Data for analysis section start

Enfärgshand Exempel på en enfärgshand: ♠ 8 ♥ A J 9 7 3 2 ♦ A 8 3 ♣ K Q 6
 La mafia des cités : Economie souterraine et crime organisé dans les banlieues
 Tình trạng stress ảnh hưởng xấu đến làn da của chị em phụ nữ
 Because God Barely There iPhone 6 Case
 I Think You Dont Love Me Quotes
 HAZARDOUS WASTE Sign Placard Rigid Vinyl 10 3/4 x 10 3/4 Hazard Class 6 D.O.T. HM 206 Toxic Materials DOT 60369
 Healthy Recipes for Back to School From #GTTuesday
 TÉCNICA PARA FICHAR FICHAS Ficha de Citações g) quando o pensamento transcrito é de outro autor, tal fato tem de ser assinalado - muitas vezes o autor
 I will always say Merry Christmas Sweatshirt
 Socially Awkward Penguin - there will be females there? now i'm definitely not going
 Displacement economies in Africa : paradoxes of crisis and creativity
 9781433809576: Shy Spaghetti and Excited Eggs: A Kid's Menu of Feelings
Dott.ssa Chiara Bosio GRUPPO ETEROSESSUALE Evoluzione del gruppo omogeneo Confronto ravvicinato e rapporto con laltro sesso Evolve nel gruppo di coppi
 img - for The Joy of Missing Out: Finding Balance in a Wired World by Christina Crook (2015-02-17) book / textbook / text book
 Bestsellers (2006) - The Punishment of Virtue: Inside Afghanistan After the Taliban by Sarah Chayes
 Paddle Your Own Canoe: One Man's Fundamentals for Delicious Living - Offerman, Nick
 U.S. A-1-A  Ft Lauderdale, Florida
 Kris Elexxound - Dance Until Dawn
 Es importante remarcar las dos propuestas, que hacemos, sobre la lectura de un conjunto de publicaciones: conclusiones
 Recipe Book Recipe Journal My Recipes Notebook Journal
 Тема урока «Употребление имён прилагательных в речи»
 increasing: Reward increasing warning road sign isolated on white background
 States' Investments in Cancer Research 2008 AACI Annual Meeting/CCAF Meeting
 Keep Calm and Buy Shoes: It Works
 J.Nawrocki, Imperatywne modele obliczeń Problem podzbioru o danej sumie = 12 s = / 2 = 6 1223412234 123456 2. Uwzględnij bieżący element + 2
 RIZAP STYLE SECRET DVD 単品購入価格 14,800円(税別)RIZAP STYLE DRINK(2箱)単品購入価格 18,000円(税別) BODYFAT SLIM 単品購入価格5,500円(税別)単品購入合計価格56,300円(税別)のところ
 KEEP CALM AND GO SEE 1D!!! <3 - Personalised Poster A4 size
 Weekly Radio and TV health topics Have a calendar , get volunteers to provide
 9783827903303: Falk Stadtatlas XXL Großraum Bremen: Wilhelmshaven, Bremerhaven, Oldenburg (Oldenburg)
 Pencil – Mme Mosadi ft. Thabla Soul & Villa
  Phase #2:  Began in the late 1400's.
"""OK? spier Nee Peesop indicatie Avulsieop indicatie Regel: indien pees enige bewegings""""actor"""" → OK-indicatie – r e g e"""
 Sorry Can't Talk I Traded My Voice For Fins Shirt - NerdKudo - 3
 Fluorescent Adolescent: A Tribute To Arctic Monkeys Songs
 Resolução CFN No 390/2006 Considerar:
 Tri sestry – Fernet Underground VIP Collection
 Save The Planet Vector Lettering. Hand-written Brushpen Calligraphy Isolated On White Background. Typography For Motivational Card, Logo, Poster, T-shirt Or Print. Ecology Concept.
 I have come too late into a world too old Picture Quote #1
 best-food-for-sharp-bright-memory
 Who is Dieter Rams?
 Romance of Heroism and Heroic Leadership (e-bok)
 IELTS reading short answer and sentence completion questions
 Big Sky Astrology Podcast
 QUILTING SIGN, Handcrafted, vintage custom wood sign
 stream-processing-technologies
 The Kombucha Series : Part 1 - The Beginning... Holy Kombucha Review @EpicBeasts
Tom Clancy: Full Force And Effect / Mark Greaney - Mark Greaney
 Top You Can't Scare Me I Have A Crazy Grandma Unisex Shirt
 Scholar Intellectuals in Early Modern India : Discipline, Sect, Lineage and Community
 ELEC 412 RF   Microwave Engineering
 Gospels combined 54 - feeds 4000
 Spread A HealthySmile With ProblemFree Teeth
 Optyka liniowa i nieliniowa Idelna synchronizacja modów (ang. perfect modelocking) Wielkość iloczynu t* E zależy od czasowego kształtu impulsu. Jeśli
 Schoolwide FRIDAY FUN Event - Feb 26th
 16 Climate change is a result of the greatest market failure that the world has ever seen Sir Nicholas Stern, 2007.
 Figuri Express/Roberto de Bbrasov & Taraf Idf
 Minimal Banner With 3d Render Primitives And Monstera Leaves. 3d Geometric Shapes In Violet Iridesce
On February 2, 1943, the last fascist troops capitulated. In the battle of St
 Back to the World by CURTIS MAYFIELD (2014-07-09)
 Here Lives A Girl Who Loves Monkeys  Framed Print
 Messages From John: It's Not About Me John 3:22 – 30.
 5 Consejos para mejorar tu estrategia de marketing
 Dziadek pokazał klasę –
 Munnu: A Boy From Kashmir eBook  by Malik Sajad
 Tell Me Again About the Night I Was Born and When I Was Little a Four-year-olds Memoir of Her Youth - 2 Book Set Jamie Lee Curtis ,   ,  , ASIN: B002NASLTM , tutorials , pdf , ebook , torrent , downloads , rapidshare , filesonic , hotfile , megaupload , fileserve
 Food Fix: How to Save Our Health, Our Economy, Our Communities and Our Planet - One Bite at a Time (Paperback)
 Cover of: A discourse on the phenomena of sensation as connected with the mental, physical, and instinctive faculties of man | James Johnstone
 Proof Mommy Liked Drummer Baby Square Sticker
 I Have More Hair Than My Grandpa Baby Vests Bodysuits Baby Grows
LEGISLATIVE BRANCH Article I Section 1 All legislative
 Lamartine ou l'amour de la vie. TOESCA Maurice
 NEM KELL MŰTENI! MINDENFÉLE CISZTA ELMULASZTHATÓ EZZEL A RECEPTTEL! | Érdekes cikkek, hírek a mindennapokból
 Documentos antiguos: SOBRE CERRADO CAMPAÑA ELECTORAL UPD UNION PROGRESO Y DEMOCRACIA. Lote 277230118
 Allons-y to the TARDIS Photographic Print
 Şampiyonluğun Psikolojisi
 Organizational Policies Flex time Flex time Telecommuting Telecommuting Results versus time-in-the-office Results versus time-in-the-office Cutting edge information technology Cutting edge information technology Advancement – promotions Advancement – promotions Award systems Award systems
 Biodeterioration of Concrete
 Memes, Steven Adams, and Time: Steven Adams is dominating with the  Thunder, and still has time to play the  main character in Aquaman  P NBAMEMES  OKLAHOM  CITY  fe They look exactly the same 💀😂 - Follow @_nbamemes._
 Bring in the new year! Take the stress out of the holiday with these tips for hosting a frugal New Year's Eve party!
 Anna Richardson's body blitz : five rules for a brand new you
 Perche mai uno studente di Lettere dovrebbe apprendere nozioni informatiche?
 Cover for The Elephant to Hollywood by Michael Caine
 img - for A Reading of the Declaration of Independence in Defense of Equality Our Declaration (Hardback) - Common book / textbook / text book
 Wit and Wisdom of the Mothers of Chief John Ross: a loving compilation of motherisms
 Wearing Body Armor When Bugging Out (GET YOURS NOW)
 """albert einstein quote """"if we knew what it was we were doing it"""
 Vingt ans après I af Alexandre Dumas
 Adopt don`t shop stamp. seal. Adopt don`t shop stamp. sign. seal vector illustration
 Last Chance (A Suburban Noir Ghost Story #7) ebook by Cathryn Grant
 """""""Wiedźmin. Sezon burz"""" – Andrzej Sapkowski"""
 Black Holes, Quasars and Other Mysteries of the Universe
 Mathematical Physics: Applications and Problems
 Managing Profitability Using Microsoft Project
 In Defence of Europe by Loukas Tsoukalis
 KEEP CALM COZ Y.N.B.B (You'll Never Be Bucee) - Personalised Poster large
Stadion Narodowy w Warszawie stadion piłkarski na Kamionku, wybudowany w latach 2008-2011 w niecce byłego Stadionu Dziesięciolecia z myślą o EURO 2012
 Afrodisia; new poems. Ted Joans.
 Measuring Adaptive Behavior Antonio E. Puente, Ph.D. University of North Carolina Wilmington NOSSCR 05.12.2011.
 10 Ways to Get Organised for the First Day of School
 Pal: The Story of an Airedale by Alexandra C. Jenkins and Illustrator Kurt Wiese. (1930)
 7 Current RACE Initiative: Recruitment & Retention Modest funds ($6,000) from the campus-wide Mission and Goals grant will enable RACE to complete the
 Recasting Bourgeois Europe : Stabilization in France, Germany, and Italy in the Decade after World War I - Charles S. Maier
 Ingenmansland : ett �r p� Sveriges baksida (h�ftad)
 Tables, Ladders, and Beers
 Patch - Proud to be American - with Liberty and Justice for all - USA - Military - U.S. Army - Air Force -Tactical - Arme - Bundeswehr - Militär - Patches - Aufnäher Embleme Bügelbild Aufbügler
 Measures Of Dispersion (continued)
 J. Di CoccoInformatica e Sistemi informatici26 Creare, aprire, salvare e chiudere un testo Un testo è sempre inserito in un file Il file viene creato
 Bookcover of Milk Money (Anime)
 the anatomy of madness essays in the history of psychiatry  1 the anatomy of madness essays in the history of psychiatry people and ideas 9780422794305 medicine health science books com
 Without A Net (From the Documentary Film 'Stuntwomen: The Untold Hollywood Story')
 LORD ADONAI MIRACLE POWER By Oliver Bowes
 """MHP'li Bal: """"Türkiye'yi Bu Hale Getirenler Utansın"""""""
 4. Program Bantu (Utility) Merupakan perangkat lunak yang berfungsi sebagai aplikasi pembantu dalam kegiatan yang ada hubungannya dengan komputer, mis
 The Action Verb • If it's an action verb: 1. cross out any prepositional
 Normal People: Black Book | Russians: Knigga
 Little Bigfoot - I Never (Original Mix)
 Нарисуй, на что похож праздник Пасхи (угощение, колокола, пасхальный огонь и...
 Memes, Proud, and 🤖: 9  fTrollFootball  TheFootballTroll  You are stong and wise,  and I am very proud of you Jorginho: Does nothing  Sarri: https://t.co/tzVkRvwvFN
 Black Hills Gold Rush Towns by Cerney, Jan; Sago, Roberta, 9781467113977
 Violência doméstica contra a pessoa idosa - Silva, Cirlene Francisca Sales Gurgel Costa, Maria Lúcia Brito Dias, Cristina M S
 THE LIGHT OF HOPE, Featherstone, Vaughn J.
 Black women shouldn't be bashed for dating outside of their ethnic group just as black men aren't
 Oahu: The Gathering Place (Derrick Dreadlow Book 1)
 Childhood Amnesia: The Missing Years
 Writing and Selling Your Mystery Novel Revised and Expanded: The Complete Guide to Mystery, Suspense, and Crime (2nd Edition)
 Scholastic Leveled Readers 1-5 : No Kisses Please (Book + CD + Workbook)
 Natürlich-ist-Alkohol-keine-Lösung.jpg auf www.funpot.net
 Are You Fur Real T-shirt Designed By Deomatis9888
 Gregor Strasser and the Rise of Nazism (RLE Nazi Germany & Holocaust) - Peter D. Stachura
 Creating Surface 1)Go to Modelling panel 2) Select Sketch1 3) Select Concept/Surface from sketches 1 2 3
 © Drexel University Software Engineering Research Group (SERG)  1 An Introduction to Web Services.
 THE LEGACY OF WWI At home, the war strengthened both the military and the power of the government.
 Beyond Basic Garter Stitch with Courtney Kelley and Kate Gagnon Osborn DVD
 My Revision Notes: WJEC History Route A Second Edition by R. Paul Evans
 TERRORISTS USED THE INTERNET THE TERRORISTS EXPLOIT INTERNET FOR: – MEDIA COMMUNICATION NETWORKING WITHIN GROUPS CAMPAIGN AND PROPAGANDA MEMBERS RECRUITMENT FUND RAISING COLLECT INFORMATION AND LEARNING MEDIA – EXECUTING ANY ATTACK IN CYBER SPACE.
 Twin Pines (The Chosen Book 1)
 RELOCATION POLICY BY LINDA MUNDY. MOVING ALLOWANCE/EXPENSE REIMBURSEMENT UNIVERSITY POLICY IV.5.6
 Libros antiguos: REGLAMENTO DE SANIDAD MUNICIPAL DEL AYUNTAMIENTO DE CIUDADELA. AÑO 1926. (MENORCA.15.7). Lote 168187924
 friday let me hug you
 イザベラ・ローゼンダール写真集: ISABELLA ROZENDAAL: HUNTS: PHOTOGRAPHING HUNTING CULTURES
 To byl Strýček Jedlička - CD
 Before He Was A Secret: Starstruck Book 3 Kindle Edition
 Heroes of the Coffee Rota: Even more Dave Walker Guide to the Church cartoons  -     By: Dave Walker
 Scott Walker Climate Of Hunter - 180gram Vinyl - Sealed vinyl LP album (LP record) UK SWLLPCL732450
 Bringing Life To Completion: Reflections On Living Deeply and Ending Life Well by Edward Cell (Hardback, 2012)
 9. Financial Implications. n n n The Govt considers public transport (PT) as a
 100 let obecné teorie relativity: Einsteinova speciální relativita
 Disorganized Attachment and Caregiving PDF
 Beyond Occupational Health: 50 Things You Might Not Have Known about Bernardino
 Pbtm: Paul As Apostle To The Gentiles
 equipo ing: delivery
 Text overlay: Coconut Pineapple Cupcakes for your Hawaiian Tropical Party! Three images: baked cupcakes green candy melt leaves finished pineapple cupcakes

Data for analysis section end

■ **Activity**
From the entries above, restate word for word the lines from the line containing "Kris Elexxound - Dance Until Dawn" to the line containing "Keep Calm and Buy Shoes: It Works", both ends included, and nothing more.

■ **Written response**
 Kris Elexxound - Dance Until Dawn
 Es importante remarcar las dos propuestas, que hacemos, sobre la lectura de un conjunto de publicaciones: conclusiones
 Recipe Book Recipe Journal My Recipes Notebook Journal
 Тема урока «Употребление имён прилагательных в речи»
 increasing: Reward increasing warning road sign isolated on white background
 States' Investments in Cancer Research 2008 AACI Annual Meeting/CCAF Meeting
 Keep Calm and Buy Shoes: It Works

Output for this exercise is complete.